In northern parts of the world, January is full of white snow and temperatures drop below zero.
In other locations, January remains a month where everything is brown, still too early for any possibility of new growth.
It is at this time when the Church decides to wear green, a color that is in stark contrast to the natural world, during this stretch of Ordinary Time, a brief liturgical interlude between Christmas and Lent.
Color of hope and the coming spring
Green naturally awakens in us a sense of hope for the future. Writer John Walsh in The Mass and Vestments of the Catholic Church explains, "Green bespeaks hope. As pilgrims and soldiers we walk through a weary life, struggling as we walk, and we should not faint on the way because we are sustained by Our Lord, who in person hath visited us, and by the grace of His Holy Spirit, and, therefore, like the living branch whose life is renewed, we should journey with an indestructible hope toward our true country."

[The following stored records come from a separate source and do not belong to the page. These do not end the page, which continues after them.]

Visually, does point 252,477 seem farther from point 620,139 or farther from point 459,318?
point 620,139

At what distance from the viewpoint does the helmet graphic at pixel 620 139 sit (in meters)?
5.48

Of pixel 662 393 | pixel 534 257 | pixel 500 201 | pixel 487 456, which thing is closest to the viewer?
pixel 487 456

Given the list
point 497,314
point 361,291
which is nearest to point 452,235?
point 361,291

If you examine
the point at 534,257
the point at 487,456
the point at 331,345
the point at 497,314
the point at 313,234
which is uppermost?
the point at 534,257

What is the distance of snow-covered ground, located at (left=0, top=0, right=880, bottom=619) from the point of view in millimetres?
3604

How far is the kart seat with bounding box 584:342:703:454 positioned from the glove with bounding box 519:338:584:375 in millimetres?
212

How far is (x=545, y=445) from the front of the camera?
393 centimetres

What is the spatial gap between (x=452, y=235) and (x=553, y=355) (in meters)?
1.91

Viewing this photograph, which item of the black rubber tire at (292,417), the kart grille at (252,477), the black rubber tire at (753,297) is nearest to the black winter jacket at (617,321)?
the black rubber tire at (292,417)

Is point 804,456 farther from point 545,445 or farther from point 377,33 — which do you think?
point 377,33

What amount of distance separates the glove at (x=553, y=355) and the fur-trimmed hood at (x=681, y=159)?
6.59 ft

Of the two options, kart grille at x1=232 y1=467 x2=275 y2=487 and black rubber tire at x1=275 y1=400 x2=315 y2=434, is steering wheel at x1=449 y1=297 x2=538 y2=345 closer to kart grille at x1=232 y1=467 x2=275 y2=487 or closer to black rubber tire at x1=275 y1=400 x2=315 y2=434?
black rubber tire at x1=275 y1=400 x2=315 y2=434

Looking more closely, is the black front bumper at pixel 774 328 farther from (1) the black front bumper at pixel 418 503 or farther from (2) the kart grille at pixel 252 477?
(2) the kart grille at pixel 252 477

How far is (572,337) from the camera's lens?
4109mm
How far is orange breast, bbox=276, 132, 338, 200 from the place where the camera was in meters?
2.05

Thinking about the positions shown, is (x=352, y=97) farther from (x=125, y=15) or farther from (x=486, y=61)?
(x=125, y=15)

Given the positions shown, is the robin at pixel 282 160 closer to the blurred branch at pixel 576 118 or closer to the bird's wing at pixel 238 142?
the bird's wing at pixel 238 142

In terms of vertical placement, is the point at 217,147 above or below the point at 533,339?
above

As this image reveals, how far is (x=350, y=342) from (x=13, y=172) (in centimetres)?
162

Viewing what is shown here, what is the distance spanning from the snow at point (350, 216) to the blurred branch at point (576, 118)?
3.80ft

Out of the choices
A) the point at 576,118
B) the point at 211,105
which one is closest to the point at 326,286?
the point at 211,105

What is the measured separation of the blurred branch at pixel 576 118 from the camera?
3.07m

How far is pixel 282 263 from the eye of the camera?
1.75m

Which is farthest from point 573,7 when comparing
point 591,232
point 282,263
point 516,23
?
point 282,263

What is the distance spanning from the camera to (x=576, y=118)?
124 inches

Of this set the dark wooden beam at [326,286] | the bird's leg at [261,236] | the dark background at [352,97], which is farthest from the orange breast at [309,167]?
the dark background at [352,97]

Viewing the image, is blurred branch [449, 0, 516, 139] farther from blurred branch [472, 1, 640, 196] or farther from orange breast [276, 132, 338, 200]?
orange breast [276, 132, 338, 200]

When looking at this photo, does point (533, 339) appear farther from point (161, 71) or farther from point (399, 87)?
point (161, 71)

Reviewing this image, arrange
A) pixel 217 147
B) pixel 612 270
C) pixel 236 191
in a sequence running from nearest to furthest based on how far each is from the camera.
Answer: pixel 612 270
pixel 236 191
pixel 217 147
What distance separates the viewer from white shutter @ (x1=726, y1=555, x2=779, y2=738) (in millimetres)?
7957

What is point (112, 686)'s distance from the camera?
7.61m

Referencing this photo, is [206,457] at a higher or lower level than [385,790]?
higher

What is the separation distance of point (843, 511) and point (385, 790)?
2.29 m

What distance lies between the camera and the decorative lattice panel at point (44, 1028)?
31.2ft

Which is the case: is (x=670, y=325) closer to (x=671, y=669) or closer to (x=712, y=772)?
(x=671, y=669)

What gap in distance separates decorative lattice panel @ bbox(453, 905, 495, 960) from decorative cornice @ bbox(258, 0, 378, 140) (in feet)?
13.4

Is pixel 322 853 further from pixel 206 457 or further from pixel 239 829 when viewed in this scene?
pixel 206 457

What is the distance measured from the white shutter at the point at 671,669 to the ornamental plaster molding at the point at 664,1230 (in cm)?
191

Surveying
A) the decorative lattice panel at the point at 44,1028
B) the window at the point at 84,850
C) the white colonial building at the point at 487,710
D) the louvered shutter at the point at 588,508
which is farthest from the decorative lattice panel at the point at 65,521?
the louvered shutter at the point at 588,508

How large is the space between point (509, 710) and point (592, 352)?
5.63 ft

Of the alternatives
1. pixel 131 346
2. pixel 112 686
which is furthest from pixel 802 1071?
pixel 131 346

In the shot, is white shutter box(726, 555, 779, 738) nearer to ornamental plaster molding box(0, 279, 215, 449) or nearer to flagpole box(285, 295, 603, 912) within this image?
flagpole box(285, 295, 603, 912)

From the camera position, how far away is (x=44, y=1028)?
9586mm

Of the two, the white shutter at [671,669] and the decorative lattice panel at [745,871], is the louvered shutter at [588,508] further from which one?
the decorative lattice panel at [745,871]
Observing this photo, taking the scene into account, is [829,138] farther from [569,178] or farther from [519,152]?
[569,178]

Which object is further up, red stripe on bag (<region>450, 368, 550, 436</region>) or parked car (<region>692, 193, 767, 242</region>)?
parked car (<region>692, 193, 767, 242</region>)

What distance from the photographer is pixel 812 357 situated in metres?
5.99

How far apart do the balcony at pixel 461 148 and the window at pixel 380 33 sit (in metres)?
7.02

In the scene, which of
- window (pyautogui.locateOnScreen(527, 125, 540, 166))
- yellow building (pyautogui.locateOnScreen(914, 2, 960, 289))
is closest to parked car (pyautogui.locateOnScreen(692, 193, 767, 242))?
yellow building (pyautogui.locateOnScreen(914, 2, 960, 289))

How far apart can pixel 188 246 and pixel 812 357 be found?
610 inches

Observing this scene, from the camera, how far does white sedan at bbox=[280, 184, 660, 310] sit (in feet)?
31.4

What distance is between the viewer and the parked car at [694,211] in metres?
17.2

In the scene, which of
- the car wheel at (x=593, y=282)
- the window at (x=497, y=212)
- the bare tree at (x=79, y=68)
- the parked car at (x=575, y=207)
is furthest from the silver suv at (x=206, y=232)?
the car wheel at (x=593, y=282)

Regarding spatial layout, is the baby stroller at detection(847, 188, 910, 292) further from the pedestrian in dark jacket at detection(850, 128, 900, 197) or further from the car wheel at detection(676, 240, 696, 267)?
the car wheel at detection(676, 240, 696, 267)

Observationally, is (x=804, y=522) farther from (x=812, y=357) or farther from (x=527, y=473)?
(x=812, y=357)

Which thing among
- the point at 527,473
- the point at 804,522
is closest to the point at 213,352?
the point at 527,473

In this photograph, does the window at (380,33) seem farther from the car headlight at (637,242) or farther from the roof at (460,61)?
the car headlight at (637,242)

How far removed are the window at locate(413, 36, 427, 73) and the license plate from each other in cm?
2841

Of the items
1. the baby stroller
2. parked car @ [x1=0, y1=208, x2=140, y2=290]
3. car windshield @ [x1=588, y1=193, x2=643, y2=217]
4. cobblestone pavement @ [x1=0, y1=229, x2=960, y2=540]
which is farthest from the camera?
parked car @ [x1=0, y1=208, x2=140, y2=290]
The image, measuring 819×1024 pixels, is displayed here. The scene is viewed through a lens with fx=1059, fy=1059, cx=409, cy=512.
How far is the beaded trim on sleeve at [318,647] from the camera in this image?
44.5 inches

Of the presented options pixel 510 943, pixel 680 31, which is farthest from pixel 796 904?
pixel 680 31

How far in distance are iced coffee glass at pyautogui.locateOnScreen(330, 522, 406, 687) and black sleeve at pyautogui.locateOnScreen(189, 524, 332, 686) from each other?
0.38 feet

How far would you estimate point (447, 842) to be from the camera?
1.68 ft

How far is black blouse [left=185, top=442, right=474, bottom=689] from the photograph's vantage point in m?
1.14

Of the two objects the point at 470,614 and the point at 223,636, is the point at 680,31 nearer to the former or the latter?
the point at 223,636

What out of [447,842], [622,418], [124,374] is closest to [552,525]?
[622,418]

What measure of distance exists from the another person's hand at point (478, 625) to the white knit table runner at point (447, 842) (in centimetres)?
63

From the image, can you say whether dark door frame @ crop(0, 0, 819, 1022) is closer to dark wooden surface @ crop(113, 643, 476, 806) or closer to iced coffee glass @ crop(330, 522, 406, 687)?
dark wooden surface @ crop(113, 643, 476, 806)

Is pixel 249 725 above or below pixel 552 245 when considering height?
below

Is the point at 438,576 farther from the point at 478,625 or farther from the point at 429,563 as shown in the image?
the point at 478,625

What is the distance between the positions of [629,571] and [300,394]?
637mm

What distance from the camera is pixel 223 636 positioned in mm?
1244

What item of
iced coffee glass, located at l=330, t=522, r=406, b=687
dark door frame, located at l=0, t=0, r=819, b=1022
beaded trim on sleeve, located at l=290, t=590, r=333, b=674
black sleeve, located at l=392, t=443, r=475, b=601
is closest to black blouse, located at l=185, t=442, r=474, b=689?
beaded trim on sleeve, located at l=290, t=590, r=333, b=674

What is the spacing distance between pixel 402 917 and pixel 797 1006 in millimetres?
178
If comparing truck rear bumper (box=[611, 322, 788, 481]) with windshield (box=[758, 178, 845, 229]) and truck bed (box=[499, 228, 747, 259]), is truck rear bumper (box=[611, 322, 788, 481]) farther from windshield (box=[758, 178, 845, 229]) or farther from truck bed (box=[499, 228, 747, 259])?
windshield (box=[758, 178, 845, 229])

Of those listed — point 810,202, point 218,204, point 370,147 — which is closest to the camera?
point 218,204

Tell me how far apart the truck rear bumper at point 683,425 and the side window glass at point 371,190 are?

It is also a color that should remind us of Spring and how the world will soon awaken around us.
Nicholas Gihr in his book The Holy Sacrifice of the Mass brings to mind the images of a tree and garden to explain its symbolism:
Green is in harmony with the very nature of the Church—she is a mighty tree, which lifts its top majestically toward heaven, spreads its shady branches and leaves in benediction over the earth, resplendent with the richest blossoms, bringing forth choice fruits of grace and virtue u in abundance. She is the watered garden of the Lord; Christ, the good shepherd, leads his sheep to ever green pastures. The Church clothes herself in green vestments to express her joyous, lively hope of the ever lovely and eternally verdant meadows of the heavenly paradise, of the incorruptible inheritance and the unfading crown of glory in Heaven.
While green may not seem like the most obvious choice for a liturgical color during the month of January, it does help us look forward to the green that will surround us in the months to come.